Here’s what the edge-detected picture seems to be like.

Instance 4 — Fourier collection approximation
It’s well-known that advanced periodic capabilities may be simulated by making use of a collection of sine waves superimposed on one another. On the excessive, even a sq. wave may be simply modelled on this means. The strategy is named the Fourier collection approximation. Though an approximation, we are able to get as near the goal wave form as reminiscence and computational capability permit.
The maths behind all this isn’t the first focus. Simply bear in mind that once we enhance the variety of iterations, the run-time of the answer rises markedly.
import numpy as np
import numexpr as ne
import time
import matplotlib.pyplot as plt
# Outline the fixed pi explicitly
pi = np.pi
# Generate a time vector and a sq. wave sign
t = np.linspace(0, 1, 1000000) # Lowered dimension for higher visualization
sign = np.signal(np.sin(2 * np.pi * 5 * t))
# Variety of phrases within the Fourier collection
n_terms = 10000
# Fourier collection approximation utilizing NumPy
start_time = time.time()
approx_np = np.zeros_like(t)
for n in vary(1, n_terms + 1, 2):
approx_np += (4 / (np.pi * n)) * np.sin(2 * np.pi * n * 5 * t)
numpy_time = time.time() - start_time
# Fourier collection approximation utilizing NumExpr
start_time = time.time()
approx_ne = np.zeros_like(t)
for n in vary(1, n_terms + 1, 2):
approx_ne = ne.consider("approx_ne + (4 / (pi * n)) * sin(2 * pi * n * 5 * t)", local_dict={"pi": pi, "n": n, "approx_ne": approx_ne, "t": t})
numexpr_time = time.time() - start_time
print(f"NumPy Fourier collection time: {numpy_time:.6f} seconds")
print(f"NumExpr Fourier collection time: {numexpr_time:.6f} seconds")
# Plotting the outcomes
plt.determine(figsize=(10, 6))
plt.plot(t, sign, label='Authentic Sign (Sq. Wave)', colour='black', linestyle='--')
plt.plot(t, approx_np, label='Fourier Approximation (NumPy)', colour='blue')

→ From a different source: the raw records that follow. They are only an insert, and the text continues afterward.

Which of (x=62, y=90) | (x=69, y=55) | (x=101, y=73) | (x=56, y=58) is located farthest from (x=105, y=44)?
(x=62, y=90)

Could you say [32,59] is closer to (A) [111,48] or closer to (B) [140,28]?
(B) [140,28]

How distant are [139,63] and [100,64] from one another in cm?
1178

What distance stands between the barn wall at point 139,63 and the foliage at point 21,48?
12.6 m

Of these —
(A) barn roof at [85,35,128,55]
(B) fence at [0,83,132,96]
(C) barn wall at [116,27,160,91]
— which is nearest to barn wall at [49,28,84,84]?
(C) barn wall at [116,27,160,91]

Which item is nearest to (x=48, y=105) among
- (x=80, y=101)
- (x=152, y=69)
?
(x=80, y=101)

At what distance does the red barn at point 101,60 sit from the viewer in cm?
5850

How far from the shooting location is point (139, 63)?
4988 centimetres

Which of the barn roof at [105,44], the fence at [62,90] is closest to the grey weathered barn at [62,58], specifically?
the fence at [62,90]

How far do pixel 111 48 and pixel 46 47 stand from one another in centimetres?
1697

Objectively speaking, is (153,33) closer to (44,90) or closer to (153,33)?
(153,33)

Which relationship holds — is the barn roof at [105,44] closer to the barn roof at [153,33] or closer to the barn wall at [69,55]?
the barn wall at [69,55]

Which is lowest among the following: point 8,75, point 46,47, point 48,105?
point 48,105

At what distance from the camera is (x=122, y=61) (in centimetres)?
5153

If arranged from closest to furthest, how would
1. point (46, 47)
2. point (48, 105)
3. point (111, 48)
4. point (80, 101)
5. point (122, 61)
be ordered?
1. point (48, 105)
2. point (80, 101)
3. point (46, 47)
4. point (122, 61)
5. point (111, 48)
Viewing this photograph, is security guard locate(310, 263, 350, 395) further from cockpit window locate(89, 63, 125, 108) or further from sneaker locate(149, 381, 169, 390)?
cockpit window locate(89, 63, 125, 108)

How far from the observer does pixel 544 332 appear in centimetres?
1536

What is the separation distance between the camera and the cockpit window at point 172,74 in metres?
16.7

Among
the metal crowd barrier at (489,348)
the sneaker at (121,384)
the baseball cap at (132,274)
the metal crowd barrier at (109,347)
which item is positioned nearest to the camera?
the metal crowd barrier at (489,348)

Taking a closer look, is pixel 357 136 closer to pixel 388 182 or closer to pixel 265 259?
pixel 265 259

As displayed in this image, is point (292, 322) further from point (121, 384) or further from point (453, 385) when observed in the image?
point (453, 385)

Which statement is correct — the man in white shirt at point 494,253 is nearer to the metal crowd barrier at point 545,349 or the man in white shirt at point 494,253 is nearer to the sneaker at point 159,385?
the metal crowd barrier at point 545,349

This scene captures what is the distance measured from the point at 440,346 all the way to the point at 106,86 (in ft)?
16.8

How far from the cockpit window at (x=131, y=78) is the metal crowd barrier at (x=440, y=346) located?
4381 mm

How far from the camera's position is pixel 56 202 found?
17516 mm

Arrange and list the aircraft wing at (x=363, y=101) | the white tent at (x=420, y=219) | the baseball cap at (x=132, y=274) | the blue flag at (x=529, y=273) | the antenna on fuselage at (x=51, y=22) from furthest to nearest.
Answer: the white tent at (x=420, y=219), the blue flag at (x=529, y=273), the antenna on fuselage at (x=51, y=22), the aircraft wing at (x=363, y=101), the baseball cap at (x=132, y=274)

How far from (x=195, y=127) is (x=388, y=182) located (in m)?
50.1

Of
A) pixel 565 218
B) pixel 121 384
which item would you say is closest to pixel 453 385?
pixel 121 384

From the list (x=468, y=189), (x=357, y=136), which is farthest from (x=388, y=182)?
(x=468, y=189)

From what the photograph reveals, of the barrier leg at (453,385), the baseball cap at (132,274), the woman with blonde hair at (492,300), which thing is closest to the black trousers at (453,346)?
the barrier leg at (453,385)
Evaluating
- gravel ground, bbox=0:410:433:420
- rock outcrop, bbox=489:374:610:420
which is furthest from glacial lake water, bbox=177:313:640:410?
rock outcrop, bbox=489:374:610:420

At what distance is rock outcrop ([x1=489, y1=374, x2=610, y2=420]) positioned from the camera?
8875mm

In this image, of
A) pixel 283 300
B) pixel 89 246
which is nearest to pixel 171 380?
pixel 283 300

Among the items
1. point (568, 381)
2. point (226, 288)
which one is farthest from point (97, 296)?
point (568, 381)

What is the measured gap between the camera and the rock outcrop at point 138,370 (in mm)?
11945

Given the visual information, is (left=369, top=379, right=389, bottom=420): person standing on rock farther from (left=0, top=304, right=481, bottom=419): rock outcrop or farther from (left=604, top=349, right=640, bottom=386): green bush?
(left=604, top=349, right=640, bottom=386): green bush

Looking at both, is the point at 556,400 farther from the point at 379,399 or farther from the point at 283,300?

plt.plot(t, approx_ne, label='Fourier Approximation (NumExpr)', colour='crimson', linestyle='dotted')
plt.title('Fourier Collection Approximation of a Sq. Wave')
plt.xlabel('Time')
plt.ylabel('Amplitude')
plt.legend()
plt.grid(True)
plt.present()
And the output?

That’s one other fairly good outcome. NumExpr exhibits a 5 instances enchancment over Numpy on this event.
Abstract
NumPy and NumExpr are each highly effective libraries used for Python numerical computations. They every have distinctive strengths and use instances, making them appropriate for various kinds of duties. Right here, we in contrast their efficiency and suitability for particular computational duties, specializing in examples resembling easy array addition to extra advanced functions, like utilizing a Sobel filter for picture edge detection.
Whereas I didn’t fairly see the claimed 15x velocity enhance over NumPy in my assessments, there’s little doubt that NumExpr may be considerably quicker than NumPy in lots of instances.
In the event you’re a heavy consumer of NumPy and must extract each little bit of efficiency out of your code, I like to recommend attempting the NumExpr library. Moreover the truth that not all NumPy code may be replicated utilizing NumExpr, there’s virtually no draw back, and the upside would possibly shock you.
For extra particulars on the NumExpr library, try the GitHub web page right here.